Éléonore Crespo a cofondé en 2019 Pigment, une start-up spécialisée dans la planification financière, qui s’approche des 100 millions d’euros de revenus annuels récurrents, dont 60 % proviennent des États-Unis. Retour sur sa success-story.
Éléonore Crespo (Pigment) : "Il est possible de construire une entreprise tech globale depuis l’Europe"
Décideurs. Avez-vous construit le début de votre carrière avec l’idée de devenir un jour entrepreneure ?
Éléonore Crespo. J’ai toujours su que je voulais créer ma propre entreprise. Cependant, je voulais acquérir de l’expérience dans un premier temps. Chez Google, par exemple, j’ai vraiment pris conscience de la complexité de la planification et de la prise de décision à grande échelle. C’est à ce moment-là que l’idée de Pigment a commencé à émerger. Ensuite, chez Index Ventures, j’ai eu la chance d’observer de très près ce qu’il faut pour construire des entreprises durables, en travaillant avec certains des meilleurs fondateurs et investisseurs. Ces deux expériences m’ont donné les bases pour cofonder Pigment avec Romain Niccoli.
Quelles étaient vos ambitions ?
Avec Romain Niccoli, nous avons lancé Pigment après un constat commun : il était difficile pour les entreprises de planifier et de prendre des décisions stratégiques. Beaucoup utilisaient encore des outils obsolètes, qui ne sont plus du tout adaptés à un environnement incertain où la rapidité décisionnelle est clé. Notre objectif était de créer une plateforme d’IA moderne, que les clients auraient vraiment envie d’utiliser et capable de transformer la planification en un véritable avantage stratégique. Je suis très fière de ce qu’on a accompli jusqu’ici. Nous travaillons aujourd’hui avec certaines des plus grandes entreprises mondiales, dans tous les secteurs, comme Unilever, Siemens, Uber ou Anthropic. On a continué à faire évoluer le produit, à élargir les cas d’usage, et à développer une suite d’agents qui change concrètement ce que les entreprises peuvent faire aujourd’hui. Et on montre aussi qu’il est possible de construire une entreprise technologique globale depuis l’Europe. Mais nous n’en sommes encore qu’au début. Il reste énormément à faire, et le rythme du changement fait que l’opportunité est encore plus grande que ce qu’on imaginait au départ.
Comment se faire une place en tant que start-up française face aux géants américains ?

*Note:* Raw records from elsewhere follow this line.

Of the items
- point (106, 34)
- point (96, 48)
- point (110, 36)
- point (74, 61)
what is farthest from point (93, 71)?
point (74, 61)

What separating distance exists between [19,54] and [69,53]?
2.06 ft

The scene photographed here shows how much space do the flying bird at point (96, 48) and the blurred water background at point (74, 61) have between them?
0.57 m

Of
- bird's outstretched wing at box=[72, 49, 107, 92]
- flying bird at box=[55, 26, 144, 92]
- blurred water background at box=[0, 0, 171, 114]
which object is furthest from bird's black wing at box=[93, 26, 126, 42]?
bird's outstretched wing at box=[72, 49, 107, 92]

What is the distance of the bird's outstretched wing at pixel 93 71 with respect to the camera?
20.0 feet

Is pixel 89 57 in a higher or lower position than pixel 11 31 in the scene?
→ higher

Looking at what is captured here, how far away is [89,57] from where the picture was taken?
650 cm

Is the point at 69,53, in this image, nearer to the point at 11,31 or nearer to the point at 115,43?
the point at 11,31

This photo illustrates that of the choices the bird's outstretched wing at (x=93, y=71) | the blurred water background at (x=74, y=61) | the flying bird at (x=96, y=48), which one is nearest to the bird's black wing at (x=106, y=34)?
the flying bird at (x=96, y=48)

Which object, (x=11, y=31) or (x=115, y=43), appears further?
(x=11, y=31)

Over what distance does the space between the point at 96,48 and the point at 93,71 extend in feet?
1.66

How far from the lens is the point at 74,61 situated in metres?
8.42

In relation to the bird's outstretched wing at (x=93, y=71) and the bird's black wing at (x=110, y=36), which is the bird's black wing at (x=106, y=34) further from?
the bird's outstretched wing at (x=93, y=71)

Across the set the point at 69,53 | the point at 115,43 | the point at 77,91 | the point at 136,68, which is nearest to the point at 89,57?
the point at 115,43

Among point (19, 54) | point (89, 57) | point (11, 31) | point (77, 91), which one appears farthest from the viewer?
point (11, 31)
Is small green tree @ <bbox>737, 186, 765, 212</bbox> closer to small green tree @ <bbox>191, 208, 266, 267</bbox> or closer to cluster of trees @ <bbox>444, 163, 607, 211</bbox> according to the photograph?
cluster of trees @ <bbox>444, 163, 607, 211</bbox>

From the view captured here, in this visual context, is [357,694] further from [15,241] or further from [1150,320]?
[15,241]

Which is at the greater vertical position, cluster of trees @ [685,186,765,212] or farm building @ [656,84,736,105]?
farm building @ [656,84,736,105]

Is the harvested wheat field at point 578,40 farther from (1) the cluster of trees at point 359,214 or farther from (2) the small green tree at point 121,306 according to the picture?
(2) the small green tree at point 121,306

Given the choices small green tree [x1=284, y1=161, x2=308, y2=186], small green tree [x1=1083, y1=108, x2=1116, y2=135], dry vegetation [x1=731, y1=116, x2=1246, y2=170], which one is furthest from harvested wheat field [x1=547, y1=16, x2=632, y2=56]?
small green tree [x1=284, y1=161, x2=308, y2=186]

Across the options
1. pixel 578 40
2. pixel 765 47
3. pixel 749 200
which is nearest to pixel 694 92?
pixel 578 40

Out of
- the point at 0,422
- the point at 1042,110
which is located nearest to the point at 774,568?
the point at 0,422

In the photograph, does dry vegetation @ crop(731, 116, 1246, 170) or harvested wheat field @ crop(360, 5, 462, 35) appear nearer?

On ne gagne pas parce qu’on est français ou américain, on gagne parce que l’on construit un produit qui est vraiment efficace pour les clients. C’est ce sur quoi nous nous sommes concentrés dès le début. Nous avons misé à la fois sur l’innovation produit, la simplicité d’usage et l’expérience client, ce qui nous a permis de nous démarquer, notamment sur un sujet aussi critique que la planification. Personne n’a envie d’être freiné par une technologie qui n’est pas adaptée. Mais un bon produit ne suffit pas. On a aussi fait le choix d’investir très tôt en Amérique du Nord, en construisant une équipe locale pour accompagner les entreprises sur le terrain. Aujourd’hui, c’est notre plus grand marché.
"Le leadership reste encore trop souvent associé à des profils assez homogènes"
Vous êtes l’une des rares dirigeantes françaises dans la tech. Qu’est-ce qui vous a permis de dépasser les barrières à l’entrée ?
J’ai eu la chance de travailler avec des personnes qui m’ont poussée, soutenue et aidée à grandir en tant que leader, plutôt que de me freiner. Mais les barrières pour les femmes existent, et c’est un vrai sujet. Le problème, ce n’est pas le manque de talent, c’est plutôt une sous-représentation à plusieurs niveaux. Dès le départ, avec l’orientation vers les filières techniques, mais aussi ensuite dans l’accès aux postes de direction, au financement et à la visibilité en tant que fondatrices. Le leadership reste encore trop souvent associé à des profils assez homogènes, et cela peut créer des obstacles. Pour faire bouger les choses, il faut des changements profonds et structurés, pas seulement des parcours individuels.
Vous considérez-vous comme un role modèle ?
Je ne me vois pas vraiment comme un modèle au sens classique, mais si mon parcours peut aider d’autres personnes à se projeter et à envisager des carrières dans la tech, l’entrepreneuriat ou le leadership, alors c’est important. La représentation joue un rôle clé, et plus l’écosystème sera diversifié, plus il sera solide.